Lines of data:
┄┄┄┄┄┄┄┄┄┄
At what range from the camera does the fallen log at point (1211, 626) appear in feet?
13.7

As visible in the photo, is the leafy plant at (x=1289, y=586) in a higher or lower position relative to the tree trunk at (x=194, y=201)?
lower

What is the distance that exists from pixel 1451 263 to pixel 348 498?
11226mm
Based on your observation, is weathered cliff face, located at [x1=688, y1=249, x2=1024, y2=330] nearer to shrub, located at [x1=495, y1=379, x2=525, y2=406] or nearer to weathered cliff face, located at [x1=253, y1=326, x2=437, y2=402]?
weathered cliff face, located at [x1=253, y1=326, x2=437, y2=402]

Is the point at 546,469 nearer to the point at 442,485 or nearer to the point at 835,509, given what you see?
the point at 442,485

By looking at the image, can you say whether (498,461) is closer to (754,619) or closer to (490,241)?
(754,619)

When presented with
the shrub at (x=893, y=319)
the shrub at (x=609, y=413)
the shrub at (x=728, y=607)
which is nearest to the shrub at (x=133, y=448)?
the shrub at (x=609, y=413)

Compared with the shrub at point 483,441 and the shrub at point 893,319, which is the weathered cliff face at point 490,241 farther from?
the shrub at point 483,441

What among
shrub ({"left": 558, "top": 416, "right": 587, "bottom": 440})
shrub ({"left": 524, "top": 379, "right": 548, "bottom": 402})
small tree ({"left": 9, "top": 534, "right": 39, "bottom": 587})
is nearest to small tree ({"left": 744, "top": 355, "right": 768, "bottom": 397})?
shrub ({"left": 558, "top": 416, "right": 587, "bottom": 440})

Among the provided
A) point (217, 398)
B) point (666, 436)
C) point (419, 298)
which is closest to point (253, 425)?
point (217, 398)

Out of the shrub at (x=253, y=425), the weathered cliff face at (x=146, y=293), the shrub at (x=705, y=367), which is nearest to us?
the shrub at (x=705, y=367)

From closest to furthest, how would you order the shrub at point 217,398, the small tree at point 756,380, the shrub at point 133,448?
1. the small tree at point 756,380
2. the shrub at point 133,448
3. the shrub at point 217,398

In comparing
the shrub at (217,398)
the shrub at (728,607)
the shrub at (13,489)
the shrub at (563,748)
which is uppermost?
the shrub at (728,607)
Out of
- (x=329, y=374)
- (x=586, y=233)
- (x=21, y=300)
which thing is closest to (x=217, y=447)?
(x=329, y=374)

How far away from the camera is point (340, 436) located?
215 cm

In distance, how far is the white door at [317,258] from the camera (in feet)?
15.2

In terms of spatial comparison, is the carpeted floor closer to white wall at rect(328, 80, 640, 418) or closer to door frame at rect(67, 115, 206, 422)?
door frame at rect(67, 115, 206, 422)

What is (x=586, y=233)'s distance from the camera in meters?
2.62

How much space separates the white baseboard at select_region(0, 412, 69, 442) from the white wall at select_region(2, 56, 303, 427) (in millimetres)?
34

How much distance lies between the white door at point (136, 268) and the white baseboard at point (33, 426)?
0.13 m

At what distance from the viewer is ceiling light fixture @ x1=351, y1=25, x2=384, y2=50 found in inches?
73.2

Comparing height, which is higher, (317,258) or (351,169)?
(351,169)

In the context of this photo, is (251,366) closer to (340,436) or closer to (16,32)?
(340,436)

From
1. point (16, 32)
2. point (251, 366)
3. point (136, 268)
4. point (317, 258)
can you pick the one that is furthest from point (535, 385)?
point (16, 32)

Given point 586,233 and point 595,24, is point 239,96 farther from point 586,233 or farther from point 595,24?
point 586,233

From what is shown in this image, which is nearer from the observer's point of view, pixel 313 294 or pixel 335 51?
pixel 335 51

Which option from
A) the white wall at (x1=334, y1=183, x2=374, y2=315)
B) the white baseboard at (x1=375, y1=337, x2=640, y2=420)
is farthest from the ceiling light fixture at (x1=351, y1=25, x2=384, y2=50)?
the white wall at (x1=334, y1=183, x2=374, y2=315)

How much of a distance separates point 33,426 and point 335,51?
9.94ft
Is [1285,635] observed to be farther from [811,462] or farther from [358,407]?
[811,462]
┄┄┄┄┄┄┄┄┄┄
- _Brief_:
What needs duplicating is the run of lines from the one containing "Comparing height, which" through the last line of the entries above, exact and complete.

- _Finished task_:
Comparing height, which is higher, (317,258) or (351,169)?
(351,169)

In the context of this photo, is (251,366) closer to (340,436) or closer to (16,32)?
(340,436)

From
1. point (16, 32)
2. point (251, 366)
3. point (136, 268)
4. point (317, 258)
can you pick the one that is furthest from point (535, 385)?
point (16, 32)

Given point 586,233 and point 595,24, is point 239,96 farther from point 586,233 or farther from point 595,24?
point 586,233

From what is shown in this image, which is nearer from the observer's point of view, pixel 313 294 or pixel 335 51?
pixel 335 51

Which option from
A) the white wall at (x1=334, y1=183, x2=374, y2=315)
B) the white baseboard at (x1=375, y1=337, x2=640, y2=420)
is farthest from the ceiling light fixture at (x1=351, y1=25, x2=384, y2=50)?
the white wall at (x1=334, y1=183, x2=374, y2=315)

How much of a distance separates point 33,426 and point 335,51?
9.94ft
Is [1285,635] observed to be farther from [811,462] or farther from [358,407]?
[811,462]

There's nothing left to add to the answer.